Australian attack will end careers at Ashes again - Nathan Lyon
‘Root got dropped last time he was here, so it’d be good to get him dropped again’
Australia’s Nathan Lyon warms up during a nets session at The Gabba, Brisbane. Photograph: PA
Australia’s pacemen will target Joe Root in the opening Ashes Test in an attempt to bring back memories of the bruising series whitewash four years ago when England’s batsmen were “scared” of Mitchell Johnson, according to Nathan Lyon.
Lyon on Monday celebrated his 30th birthday with a series of remarkable and seemingly pre-planned potshots at the tourists before the first Test begins at the Gabba on Thursday, saying England were frightened from No1 to No11 of Johnson’s barrage in 2013 and claiming how “I was at leg slip and I nearly had to push a couple of the guys back towards the stumps”.
He also stated that Australia again hope to end careers, just as they did on the 2013-14 tour, and talked about that victory as one of his “fondest series”, adding “seeing Mitchell Johnson scare all the Poms was unbelievable”.
Root, who played club cricket in Adelaide with Lyon before either had graduated to the international game, will be watched particularly closely by Australia after he endured a tough first Ashes tour four years ago.
“Root got dropped last time [IN SYDNEY]when he was here, so it’d be good to get him dropped again, wouldn’t it?” Lyon added. “If we can start by opening up that crack, it’s pretty crucial.

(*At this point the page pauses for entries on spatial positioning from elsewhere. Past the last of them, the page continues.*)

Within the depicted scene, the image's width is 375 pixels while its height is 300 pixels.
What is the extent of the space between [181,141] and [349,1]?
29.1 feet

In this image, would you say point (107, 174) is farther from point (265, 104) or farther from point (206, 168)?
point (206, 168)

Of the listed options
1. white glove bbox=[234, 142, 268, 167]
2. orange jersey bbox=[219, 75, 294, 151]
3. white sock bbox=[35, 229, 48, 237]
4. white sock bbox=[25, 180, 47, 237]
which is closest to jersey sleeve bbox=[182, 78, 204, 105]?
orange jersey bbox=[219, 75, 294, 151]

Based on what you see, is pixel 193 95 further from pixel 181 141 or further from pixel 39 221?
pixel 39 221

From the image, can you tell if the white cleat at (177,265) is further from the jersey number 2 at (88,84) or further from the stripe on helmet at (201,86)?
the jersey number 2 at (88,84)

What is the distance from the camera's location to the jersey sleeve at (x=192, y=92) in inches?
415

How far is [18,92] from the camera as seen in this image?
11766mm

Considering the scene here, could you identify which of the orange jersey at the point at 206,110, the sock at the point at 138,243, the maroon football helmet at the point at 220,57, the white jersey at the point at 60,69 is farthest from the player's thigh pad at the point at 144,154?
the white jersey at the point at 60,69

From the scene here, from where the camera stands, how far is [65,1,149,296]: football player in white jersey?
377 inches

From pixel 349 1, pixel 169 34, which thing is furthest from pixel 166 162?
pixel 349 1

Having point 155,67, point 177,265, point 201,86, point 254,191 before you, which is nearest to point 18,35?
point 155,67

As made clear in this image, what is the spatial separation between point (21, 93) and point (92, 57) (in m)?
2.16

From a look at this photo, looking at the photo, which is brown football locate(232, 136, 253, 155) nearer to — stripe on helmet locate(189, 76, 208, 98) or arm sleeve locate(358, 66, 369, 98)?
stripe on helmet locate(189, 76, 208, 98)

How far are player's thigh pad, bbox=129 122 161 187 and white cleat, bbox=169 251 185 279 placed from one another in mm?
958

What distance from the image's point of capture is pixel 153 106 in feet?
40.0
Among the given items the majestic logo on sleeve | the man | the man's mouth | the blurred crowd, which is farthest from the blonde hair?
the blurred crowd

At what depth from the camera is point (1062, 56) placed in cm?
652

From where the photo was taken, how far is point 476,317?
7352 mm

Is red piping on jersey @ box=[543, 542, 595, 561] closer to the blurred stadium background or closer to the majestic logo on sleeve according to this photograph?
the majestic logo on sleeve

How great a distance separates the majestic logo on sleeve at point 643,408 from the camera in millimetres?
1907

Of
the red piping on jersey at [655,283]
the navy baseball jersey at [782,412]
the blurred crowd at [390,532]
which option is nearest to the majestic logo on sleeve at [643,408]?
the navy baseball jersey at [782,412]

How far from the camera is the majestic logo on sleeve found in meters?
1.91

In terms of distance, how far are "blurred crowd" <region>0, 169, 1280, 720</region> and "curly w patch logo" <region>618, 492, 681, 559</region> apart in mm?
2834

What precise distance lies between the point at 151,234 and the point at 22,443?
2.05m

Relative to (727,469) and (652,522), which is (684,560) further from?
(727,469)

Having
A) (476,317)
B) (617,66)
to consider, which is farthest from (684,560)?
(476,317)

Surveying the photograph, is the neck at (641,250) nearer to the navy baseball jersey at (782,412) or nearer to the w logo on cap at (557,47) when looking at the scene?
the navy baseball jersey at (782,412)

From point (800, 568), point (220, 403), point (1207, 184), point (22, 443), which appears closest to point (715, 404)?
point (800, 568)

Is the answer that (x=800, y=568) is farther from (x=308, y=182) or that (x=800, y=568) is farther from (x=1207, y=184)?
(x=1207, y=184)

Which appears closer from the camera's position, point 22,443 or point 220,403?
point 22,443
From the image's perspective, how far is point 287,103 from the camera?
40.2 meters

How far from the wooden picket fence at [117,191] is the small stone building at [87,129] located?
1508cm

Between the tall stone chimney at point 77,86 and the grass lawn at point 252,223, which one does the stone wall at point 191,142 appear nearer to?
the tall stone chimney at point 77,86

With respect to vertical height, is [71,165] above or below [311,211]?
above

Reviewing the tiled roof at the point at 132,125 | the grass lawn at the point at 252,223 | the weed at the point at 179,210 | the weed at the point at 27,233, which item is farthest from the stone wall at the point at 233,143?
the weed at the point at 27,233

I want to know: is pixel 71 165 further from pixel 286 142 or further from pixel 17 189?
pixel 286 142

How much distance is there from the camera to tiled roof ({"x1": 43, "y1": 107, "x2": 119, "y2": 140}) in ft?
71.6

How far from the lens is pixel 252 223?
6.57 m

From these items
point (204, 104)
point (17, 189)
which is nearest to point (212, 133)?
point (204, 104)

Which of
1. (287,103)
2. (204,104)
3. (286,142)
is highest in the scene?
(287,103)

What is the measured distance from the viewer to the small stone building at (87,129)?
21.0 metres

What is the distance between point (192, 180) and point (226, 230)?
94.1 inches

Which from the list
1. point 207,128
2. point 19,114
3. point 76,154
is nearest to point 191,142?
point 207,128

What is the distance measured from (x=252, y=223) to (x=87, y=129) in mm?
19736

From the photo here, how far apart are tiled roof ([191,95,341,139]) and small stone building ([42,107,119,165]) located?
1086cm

There’s a lot of scars for the English guys, especially coming over here, especially when we have two guys bowling 150kph, not just one now.

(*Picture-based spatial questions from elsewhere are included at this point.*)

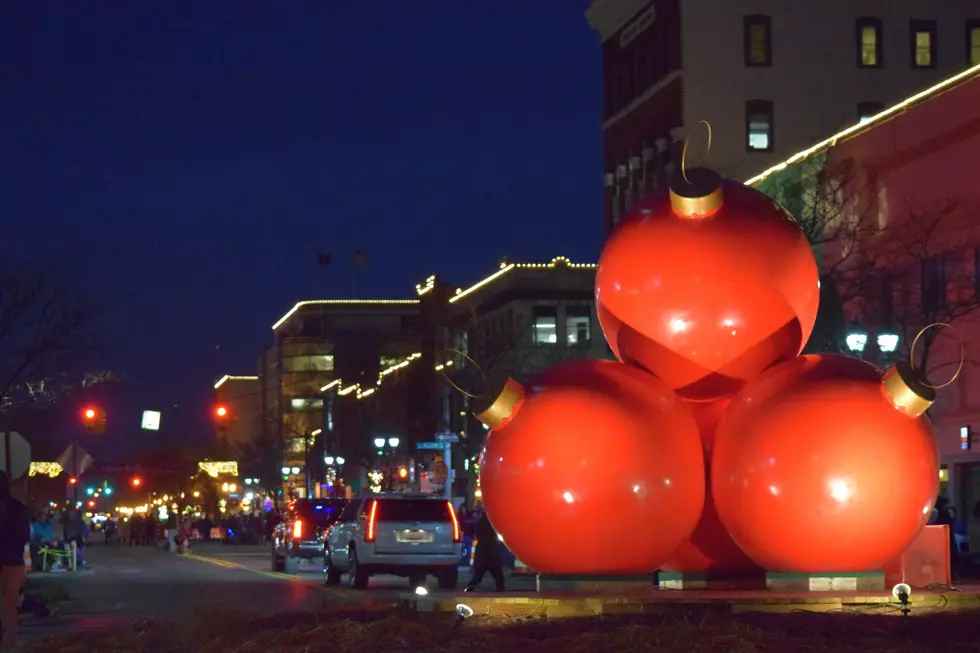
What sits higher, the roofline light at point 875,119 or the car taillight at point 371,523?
the roofline light at point 875,119

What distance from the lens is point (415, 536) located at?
29828mm

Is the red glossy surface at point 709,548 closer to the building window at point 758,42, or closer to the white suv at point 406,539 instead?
the white suv at point 406,539

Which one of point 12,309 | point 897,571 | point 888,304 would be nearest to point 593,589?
point 897,571

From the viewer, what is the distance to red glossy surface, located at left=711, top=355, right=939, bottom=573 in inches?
484

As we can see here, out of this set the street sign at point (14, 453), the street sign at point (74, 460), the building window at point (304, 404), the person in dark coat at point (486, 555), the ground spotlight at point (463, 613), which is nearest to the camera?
the ground spotlight at point (463, 613)

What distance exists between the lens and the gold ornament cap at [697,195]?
13297mm

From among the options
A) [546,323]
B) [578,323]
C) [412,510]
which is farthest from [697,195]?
Result: [578,323]

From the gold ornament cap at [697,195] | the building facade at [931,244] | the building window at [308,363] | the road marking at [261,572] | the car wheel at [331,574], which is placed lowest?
the road marking at [261,572]

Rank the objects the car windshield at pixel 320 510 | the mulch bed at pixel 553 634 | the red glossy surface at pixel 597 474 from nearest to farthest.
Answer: the mulch bed at pixel 553 634 → the red glossy surface at pixel 597 474 → the car windshield at pixel 320 510

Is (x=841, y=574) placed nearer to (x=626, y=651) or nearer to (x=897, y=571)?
(x=897, y=571)

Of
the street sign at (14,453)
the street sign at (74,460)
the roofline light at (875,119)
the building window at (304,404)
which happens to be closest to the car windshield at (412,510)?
the street sign at (14,453)

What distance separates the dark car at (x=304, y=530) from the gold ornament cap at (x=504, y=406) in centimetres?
2557

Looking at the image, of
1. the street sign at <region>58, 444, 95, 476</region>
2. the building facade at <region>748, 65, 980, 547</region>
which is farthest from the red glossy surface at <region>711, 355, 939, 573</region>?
the street sign at <region>58, 444, 95, 476</region>

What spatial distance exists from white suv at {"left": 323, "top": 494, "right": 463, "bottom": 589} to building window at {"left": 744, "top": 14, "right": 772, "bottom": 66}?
37354 millimetres
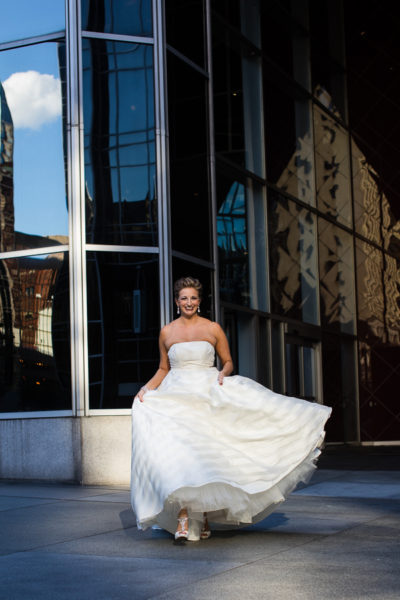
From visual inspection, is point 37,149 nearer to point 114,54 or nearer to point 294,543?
point 114,54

“I don’t want Joe to go out there and say: ‘Mate, there you go, here’s a hundred today.’ I want to take his wicket. I want to put him under pressure. Test-match cricket is about being resilient and, if you can bounce back from your lows, you will have some highs.”
Curiously the other player Lyon took particularly aggressive aim at was Matt Prior, the former England wicketkeeper who was dropped after the third Test on the last tour and played only four more to end what had hitherto been a superb career containing three Ashes series wins.
“It’s an unbelievable feeling,” said Lyon, “knowing that they are broken. Leading into Perth we knew that they were broken, we knew Matt Prior wanted to fly home before the game started and he was one of the senior players.”
Prior, who retired in the summer of 2015, was quick to retort to the barbs. “That’s absolutely laughable. If that was the case and I was scared, why didn’t I go home then? I have no idea where this has come from. Of all the things he could have come up with? That’s completely ridiculous and all I can do is laugh. It is wholeheartedly untrue.”
Lyon is one of only three players remaining in the Australia side from that whitewash of four years ago and he sees it as his role to speak to younger colleagues about the pressures and pleasures of a home Ashes series.
“It’s exciting,” he said. “I’ve been sitting around talking to a lot of the younger fellas who haven’t played an Ashes about the excitement around the series, what it’s like from the media point of view, the pressures from the fans and your family. It’s incredible. It’s the pinnacle for an Australian cricketer to play against the English at home, and hopefully recreate some history.”
Lyon appears to have picked up the mantle of rabble-rouser-in-chief. He says England will be subject to an even more hostile attack this time, with Mitchell Starc and Pat Cummins quicker than Johnson, and “the best bowler in the world”, Josh Hazlewood, hammering away at the other end.
“To have two guys bowling that fast, I know especially on my birthday I’m not getting in the nets this afternoon to face them because they are bowling way too quick for my liking,” he said. “They are class bowlers. In the nets they are definitely quicker [THAN JOHNSON]. I saw Steve Smith land on his backside the other day, Johnson didn’t do that.”
Lyon also believes that Root and his England team-mates will underestimate his spin, and look to hit him out of the attack out of necessity, because of the fast bowlers’ class. It is no coincidence that Lyon has crept his way to the top of Australia’s finger-spinning charts – with 269 wickets in 69 Tests. He is a class operator whom England would be unwise to take lightly.
“Definitely [people underestimate me]. Ask Joe Root, he definitely does,” Lyon added. “It’s part of the game being a tiny little off-spinner who bowls at 86kph, not 150. I love being the underdog, I love flying under the radar and the challenges that lie ahead.
“My partnership with Mitch Johnson at the Gabba [IN 2013-14]… where we took six for nine and broke the spine of the English there and then, on the second day of the Ashes series … my role is crucial. I know my role, I’m excited by it. I know they will target me. They did in England, they’ve done it before and I’m looking forward to that challenge.”